Once you see the dispossession since 1948 to 2023, you cannot unsee it. The “conflict” is a front of land grabs and ethnic cleansing.

Christmas is a few days away. I have not listened to Christmas songs and didn’t watch Christmas movies as I usually do. This Christmas we are mourning death and destruction. Our community has been praying for peace on Zoom every night. We are finding solace and strength in Jesus Christ, so that we can find the courage to choose love and peace over the hatred, revenge, anger, and pain that have gripped all of us, be we Palestinians, Israelis, Jews, Muslims or Christians.

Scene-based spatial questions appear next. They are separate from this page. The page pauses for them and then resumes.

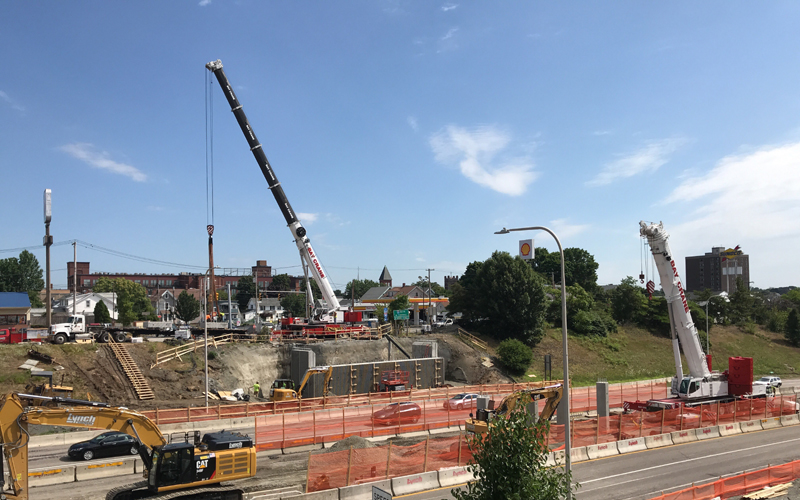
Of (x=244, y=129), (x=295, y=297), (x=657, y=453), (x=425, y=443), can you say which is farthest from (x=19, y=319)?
(x=295, y=297)

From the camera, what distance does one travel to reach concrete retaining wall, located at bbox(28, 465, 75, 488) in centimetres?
1969

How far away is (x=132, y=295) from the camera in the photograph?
336 feet

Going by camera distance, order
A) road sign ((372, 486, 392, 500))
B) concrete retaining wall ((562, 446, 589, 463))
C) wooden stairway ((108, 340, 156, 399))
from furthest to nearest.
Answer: wooden stairway ((108, 340, 156, 399)) → concrete retaining wall ((562, 446, 589, 463)) → road sign ((372, 486, 392, 500))

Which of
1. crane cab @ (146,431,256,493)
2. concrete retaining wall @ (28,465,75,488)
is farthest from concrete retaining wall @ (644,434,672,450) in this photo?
concrete retaining wall @ (28,465,75,488)

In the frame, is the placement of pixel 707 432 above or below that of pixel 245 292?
below

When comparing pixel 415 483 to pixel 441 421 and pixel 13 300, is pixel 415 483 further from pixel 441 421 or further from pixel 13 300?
pixel 13 300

Despite the pain of death and destruction, each of us must confront the shadow of injustice and make a personal commitment to justice, striving for peace, equality, and reconciliation.

“Blessed are the peacemakers, for they shall be called the children of God.”

Palestinian Christians in Australia pray for peace nightly at 9pm via Zoom.

Suzan was born in Jerusalem and grew up listening to Nakba stories in occupied Ramallah. She is the President of Palestinian Christians in Australia and is an accountant and financial strategist.